⟨
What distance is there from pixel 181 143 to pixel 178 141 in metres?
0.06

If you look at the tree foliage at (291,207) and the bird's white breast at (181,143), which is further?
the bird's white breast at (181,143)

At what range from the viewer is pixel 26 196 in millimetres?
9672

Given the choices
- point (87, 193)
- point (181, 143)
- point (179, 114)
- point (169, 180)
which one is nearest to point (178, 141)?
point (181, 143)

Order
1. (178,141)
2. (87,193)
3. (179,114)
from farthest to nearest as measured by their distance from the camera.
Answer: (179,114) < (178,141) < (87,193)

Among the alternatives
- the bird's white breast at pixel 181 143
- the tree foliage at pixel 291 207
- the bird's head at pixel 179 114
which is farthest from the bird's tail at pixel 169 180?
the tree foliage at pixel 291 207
⟩
⟨
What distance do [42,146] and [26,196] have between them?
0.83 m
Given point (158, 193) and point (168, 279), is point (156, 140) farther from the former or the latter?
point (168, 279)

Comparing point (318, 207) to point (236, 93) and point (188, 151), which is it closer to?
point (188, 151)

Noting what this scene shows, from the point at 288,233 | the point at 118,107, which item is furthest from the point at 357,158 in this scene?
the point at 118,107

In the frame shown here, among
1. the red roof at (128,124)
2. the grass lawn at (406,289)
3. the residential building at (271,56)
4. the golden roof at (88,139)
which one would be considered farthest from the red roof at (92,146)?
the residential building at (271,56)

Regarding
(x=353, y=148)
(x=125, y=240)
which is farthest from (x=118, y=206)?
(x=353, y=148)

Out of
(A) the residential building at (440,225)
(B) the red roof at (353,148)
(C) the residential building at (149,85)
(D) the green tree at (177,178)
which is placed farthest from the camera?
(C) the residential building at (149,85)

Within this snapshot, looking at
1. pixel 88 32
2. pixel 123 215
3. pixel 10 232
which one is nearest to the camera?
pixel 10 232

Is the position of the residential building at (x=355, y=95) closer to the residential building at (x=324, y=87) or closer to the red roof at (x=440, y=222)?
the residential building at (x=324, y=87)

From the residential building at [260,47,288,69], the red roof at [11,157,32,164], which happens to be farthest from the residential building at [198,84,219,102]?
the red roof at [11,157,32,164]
⟩
⟨
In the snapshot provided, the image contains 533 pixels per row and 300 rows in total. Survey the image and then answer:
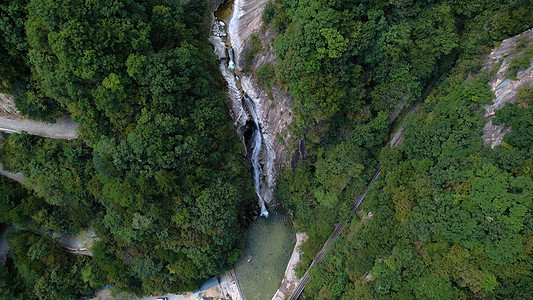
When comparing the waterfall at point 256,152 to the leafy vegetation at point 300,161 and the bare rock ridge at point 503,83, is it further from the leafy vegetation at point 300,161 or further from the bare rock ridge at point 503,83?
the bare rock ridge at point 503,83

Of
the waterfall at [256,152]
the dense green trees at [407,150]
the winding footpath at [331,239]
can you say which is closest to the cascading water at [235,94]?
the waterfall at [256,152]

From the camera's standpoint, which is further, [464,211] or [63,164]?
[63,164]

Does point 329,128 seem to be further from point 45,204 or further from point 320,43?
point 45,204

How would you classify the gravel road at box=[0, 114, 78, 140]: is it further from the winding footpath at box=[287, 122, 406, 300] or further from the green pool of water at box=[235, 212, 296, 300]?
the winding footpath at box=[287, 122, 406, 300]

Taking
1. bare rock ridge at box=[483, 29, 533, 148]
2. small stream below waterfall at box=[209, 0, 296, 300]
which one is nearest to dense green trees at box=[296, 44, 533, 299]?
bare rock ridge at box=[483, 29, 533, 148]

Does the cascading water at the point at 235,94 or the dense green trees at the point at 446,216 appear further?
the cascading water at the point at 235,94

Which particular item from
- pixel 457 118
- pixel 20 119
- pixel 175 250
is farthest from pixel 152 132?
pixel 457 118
⟩
Collect every line from the three blocks above that contains the word "foliage", copying each one in full.

● Complete output
If you look at the tree foliage at (291,207) and the bird's white breast at (181,143), which is further?
- the tree foliage at pixel 291 207
the tree foliage at pixel 291 207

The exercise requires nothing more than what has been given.